▶ What needs to be done: Reproduce the data below, replacing every instance of "detector" with "classifier" and changing nothing else. Omit the pictures from your output.

▶ Input:
^^^^
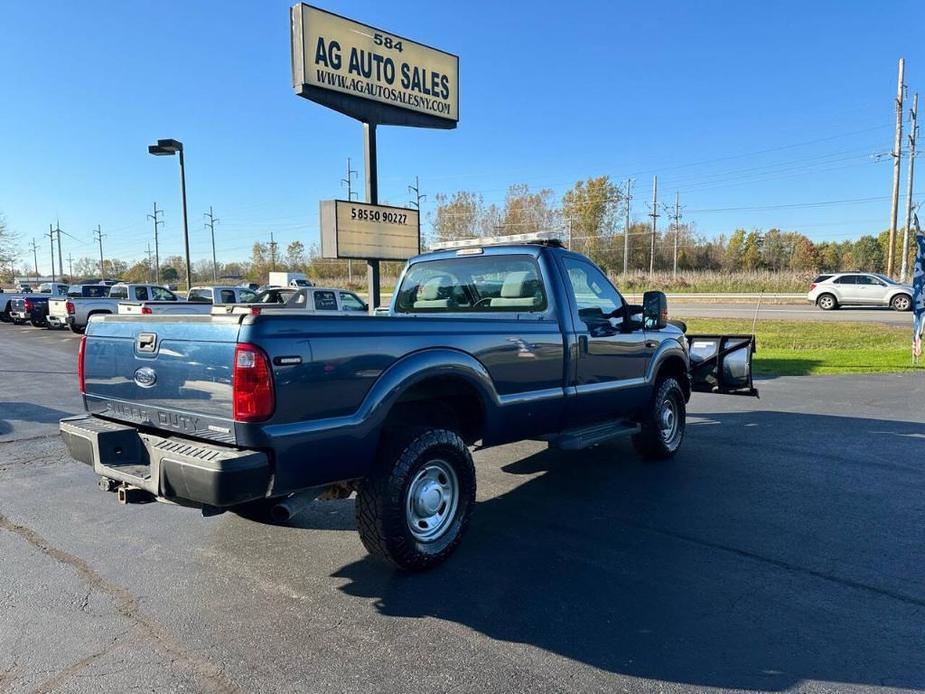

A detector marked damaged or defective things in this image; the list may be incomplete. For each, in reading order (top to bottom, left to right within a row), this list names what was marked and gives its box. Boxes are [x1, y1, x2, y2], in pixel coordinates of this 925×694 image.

parking lot crack [0, 512, 242, 694]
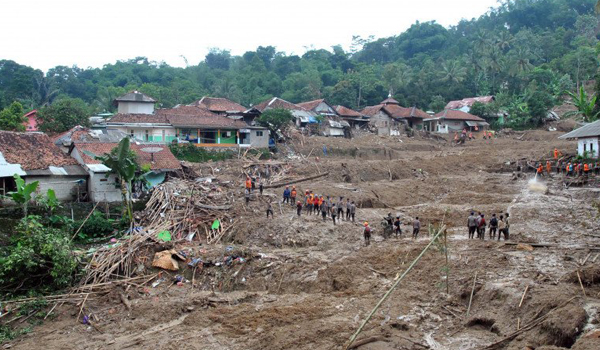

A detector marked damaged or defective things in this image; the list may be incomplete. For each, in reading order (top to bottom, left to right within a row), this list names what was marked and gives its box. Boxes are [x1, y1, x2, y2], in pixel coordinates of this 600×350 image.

damaged roof [192, 96, 248, 113]
damaged roof [0, 130, 78, 171]
damaged roof [73, 142, 180, 170]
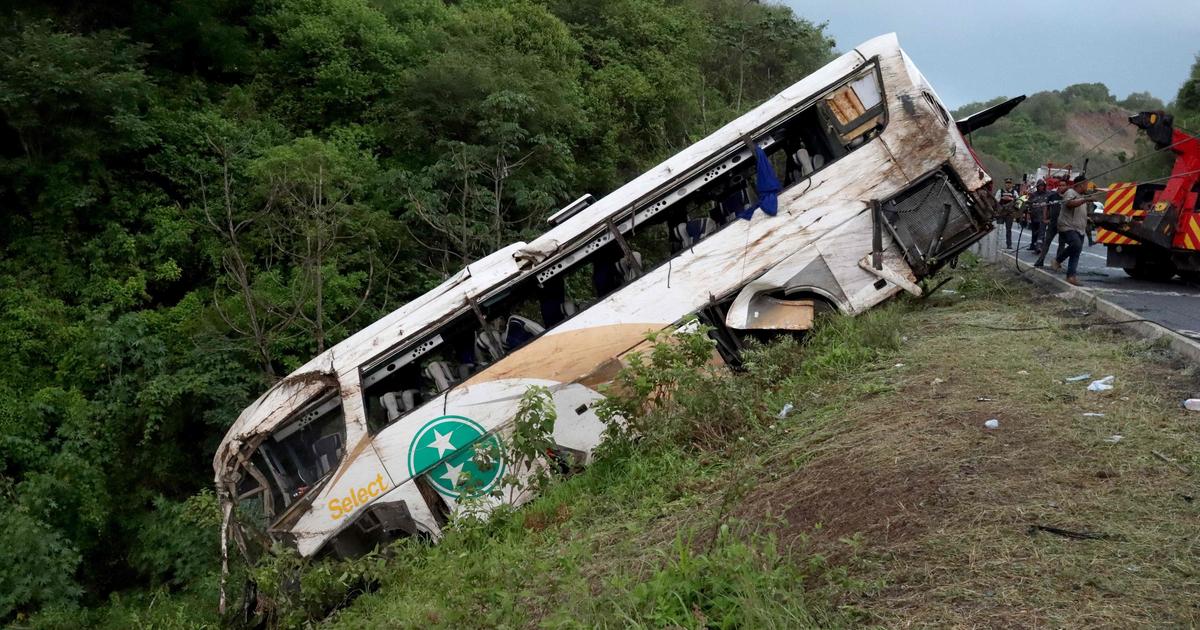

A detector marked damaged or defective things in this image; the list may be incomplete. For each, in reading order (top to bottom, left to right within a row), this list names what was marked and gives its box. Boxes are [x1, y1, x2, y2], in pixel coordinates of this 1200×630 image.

crashed white bus [218, 35, 1012, 556]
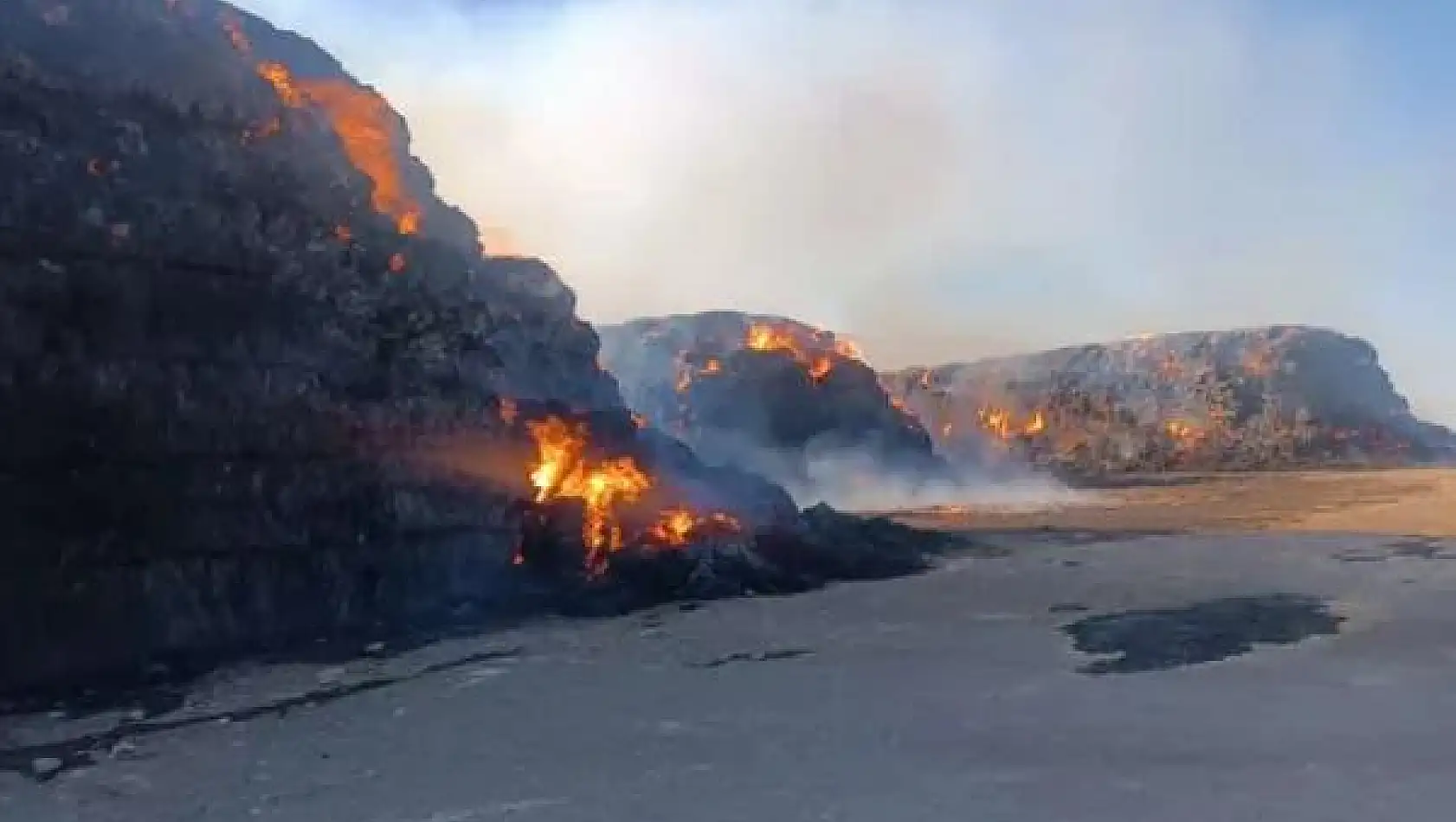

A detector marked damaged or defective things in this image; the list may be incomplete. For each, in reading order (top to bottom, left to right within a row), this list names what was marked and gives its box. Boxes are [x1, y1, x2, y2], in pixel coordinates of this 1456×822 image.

burnt debris pile [0, 0, 931, 695]
burnt debris pile [596, 311, 949, 498]
burnt debris pile [873, 325, 1456, 479]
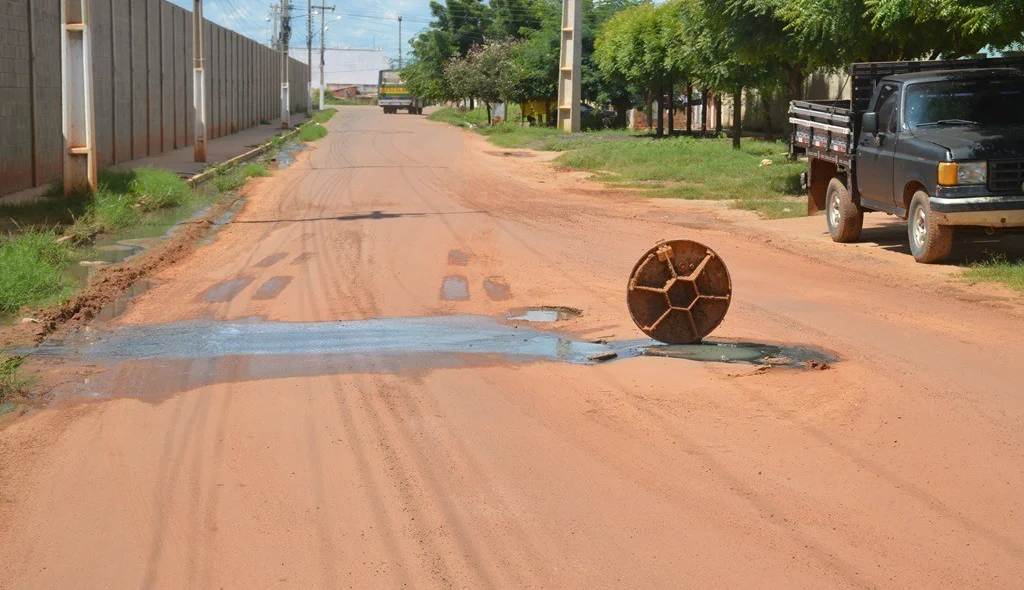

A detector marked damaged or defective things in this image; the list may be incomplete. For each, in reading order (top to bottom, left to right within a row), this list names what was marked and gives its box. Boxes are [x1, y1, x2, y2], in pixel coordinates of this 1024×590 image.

rusted metal disc [624, 239, 728, 344]
rusty manhole cover [624, 239, 728, 344]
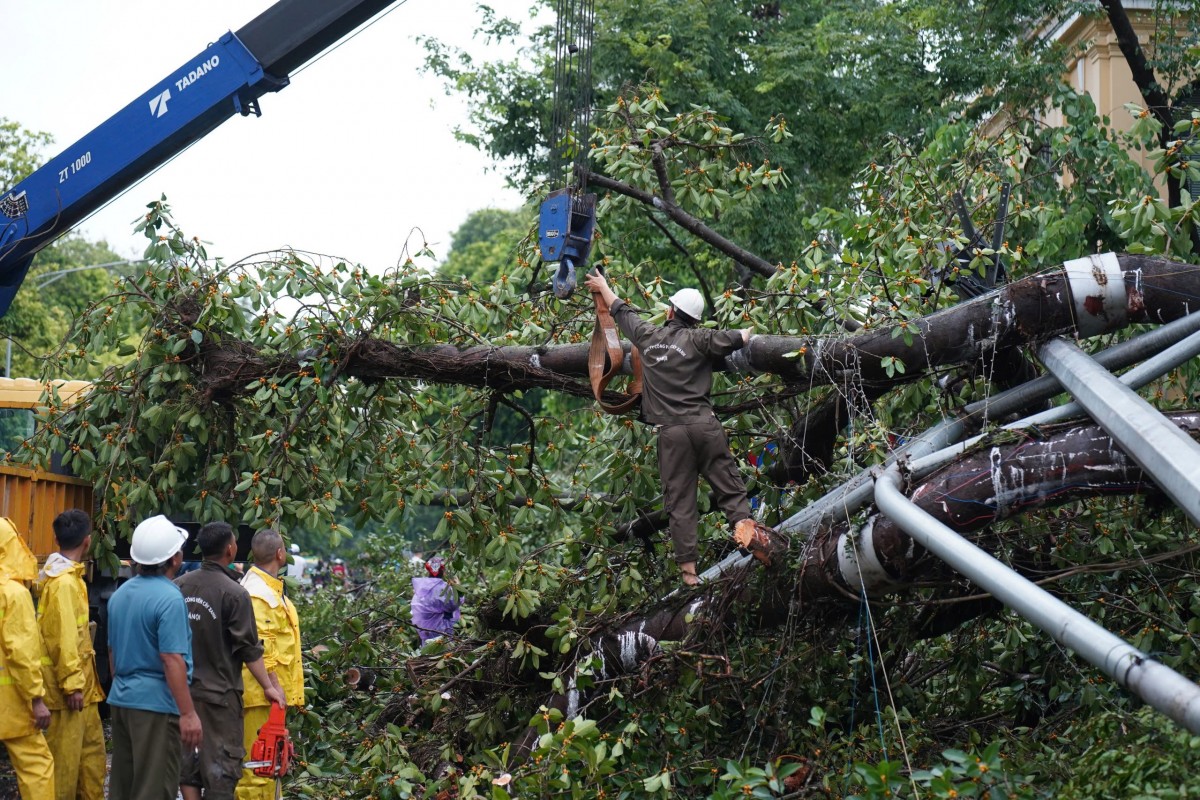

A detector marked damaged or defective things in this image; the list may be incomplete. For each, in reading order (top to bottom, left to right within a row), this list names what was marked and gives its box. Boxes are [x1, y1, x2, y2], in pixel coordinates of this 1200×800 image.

bent street light pole [1032, 335, 1200, 525]
bent street light pole [873, 465, 1200, 734]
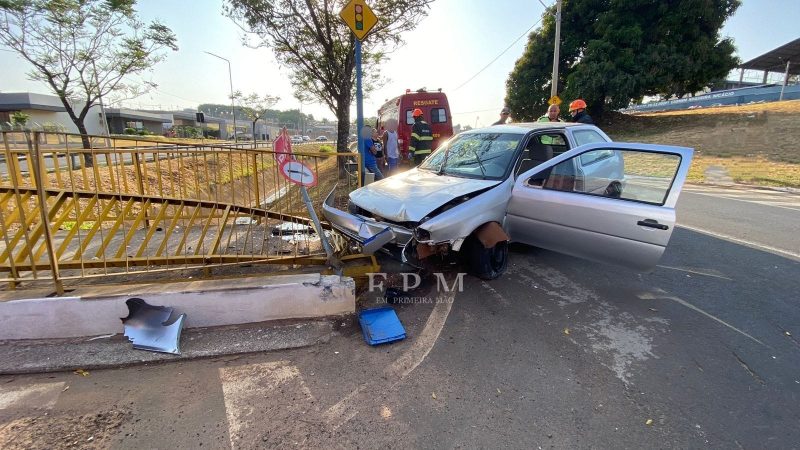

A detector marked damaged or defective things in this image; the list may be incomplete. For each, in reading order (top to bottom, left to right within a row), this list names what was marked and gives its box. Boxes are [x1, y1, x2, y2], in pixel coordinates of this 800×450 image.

broken windshield [418, 132, 524, 179]
damaged car hood [350, 168, 500, 222]
crashed silver car [322, 122, 692, 278]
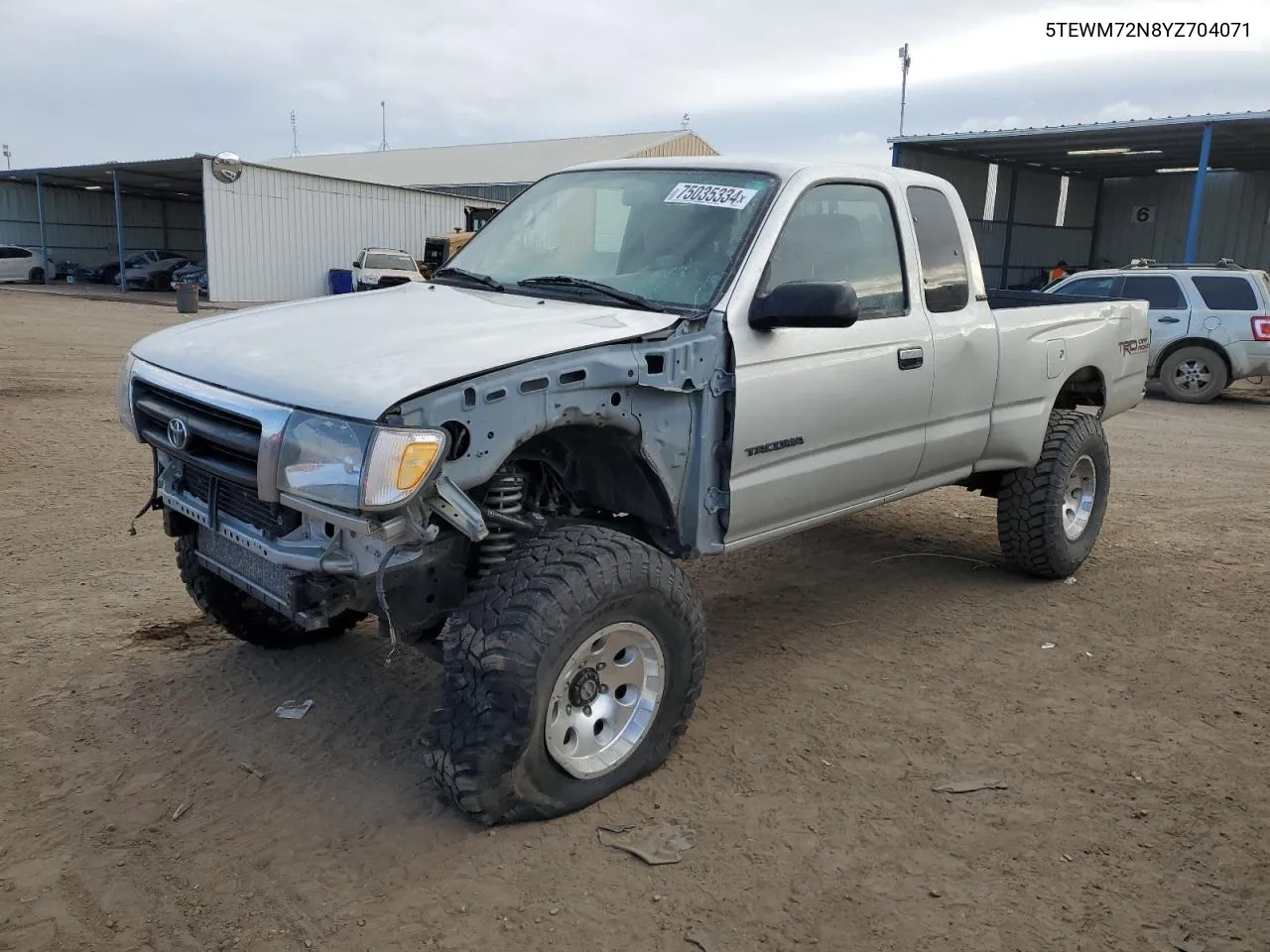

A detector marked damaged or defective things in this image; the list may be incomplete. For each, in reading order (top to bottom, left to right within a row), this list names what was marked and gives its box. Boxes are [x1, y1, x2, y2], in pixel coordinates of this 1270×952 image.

cracked windshield [437, 168, 774, 309]
damaged toyota tacoma [116, 155, 1151, 817]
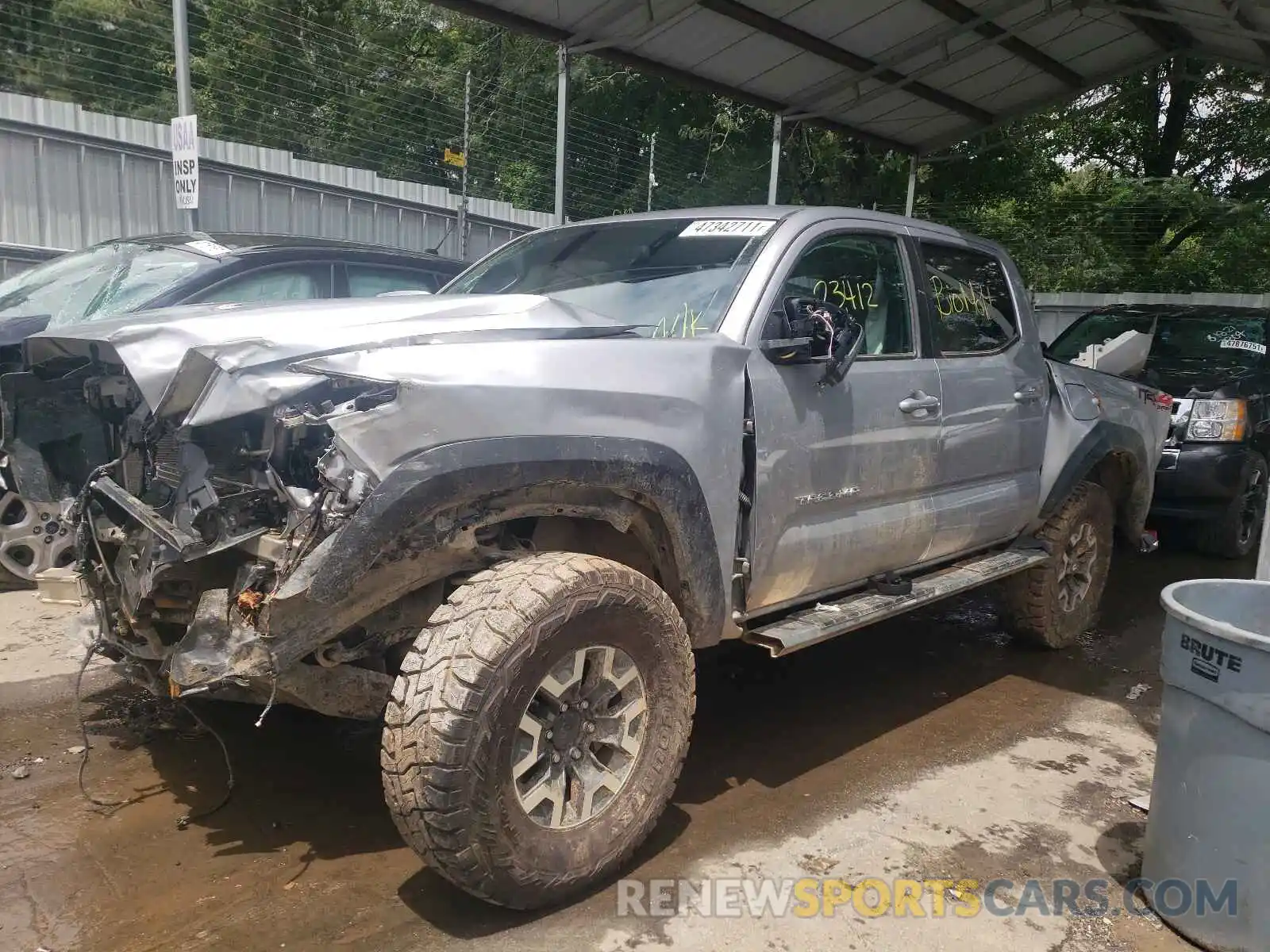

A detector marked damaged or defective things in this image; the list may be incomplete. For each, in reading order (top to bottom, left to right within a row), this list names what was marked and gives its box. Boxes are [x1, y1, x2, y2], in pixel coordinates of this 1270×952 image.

crumpled hood [22, 292, 632, 422]
severe front-end damage [5, 298, 749, 720]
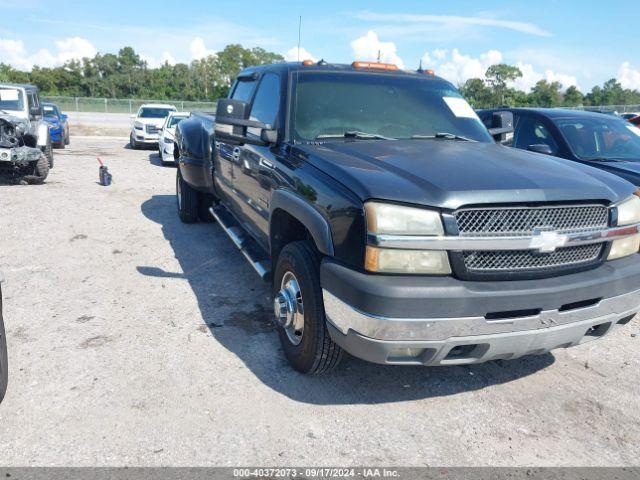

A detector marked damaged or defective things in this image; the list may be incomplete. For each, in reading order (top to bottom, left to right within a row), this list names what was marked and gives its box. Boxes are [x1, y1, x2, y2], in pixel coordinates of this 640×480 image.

damaged vehicle [0, 84, 51, 184]
cracked asphalt lot [0, 135, 636, 464]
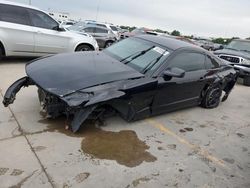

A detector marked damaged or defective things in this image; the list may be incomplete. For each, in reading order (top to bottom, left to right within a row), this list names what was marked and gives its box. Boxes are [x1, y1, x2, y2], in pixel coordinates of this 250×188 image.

black damaged coupe [3, 35, 238, 132]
^^^^
▶ Solution:
A classifier marked damaged or defective things in this image; the list may be incomplete. For each, in reading order (top to bottom, left to right within a row), this list names what was marked and gives its box. Boxes are [x1, y1, x2, y2], in pixel coordinates of this 925×694 image.

parking lot crack [0, 512, 242, 694]

A classifier marked damaged or defective things in this image; the list may be incomplete. For each, in reading order (top to bottom, left to right within a row), this list names what was marked and gives its box. Boxes are [x1, y1, x2, y2], in pixel coordinates of this 600×350 image.

damaged roof [192, 96, 248, 113]
damaged roof [0, 130, 78, 171]
damaged roof [73, 142, 180, 170]

A classifier marked damaged or defective things in this image; the list may be incomplete. For each, in reading order (top to bottom, left to right within a row), this list names what was marked and gives its box. Boxes are [x1, y1, x2, y2], in pixel coordinates of this 1200×630 image.

crashed white bus [218, 35, 1012, 556]

A classifier marked damaged or defective things in this image; the list may be incomplete. For each, in reading order (top to bottom, left to right within a row), this list names what was marked and gives its box. Boxes are [x1, y1, x2, y2], in pixel coordinates of this 1456×822 image.

burnt debris pile [0, 0, 931, 695]
burnt debris pile [596, 311, 949, 498]
burnt debris pile [873, 325, 1456, 479]

A classifier marked damaged or defective things in this image; the list may be incomplete. For each, in reading order (top to bottom, left to right within a row), this list names what was marked and gives its box. Boxes are [x1, y1, x2, y2], in pixel coordinates of this 1024×590 image.

rusted metal disc [624, 239, 728, 344]
rusty manhole cover [624, 239, 728, 344]

A classifier marked damaged or defective things in this image; the list may be incomplete. For each, in reading order (top to bottom, left to right within a row), this list names what was marked and gives its box. Boxes are [x1, y1, x2, y2], in pixel coordinates of this 1200×800 image.

bent street light pole [1032, 335, 1200, 525]
bent street light pole [873, 465, 1200, 734]

A classifier marked damaged or defective things in this image; the list may be incomplete. For each, in reading order (top to bottom, left to right within a row), this list names what was marked and gives its box. Boxes are [x1, y1, x2, y2], in pixel coordinates of this 800×450 image.

broken windshield [418, 132, 524, 179]
damaged car hood [350, 168, 500, 222]
crashed silver car [322, 122, 692, 278]

A classifier marked damaged or defective things in this image; the list may be incomplete. For each, in reading order (top to bottom, left to right within a row), this list names what was marked and gives its box. Boxes are [x1, y1, x2, y2], in pixel coordinates of this 1270×952 image.

cracked windshield [437, 168, 774, 309]
damaged toyota tacoma [116, 155, 1151, 817]

A classifier marked damaged or defective things in this image; the list may be incomplete. For each, in reading order (top to bottom, left to right within a row), this list names what was marked and gives its box. Boxes are [x1, y1, x2, y2], in pixel coordinates of this 1270×952 image.

crumpled hood [22, 292, 632, 422]
severe front-end damage [5, 298, 749, 720]

A classifier marked damaged or defective things in this image; the list may be incomplete. For each, in reading order (top to bottom, left to right within a row), this list names what was marked and gives its box. Boxes are [x1, y1, x2, y2], in pixel coordinates of this 640×480 image.

damaged vehicle [0, 84, 51, 184]
cracked asphalt lot [0, 135, 636, 464]

A classifier marked damaged or defective things in this image; the list may be incomplete. For each, in reading order (top to bottom, left to right within a row), this list names what was marked and gives its box. Boxes are [x1, y1, x2, y2], in pixel coordinates of this 250×188 image.

black damaged coupe [3, 35, 238, 132]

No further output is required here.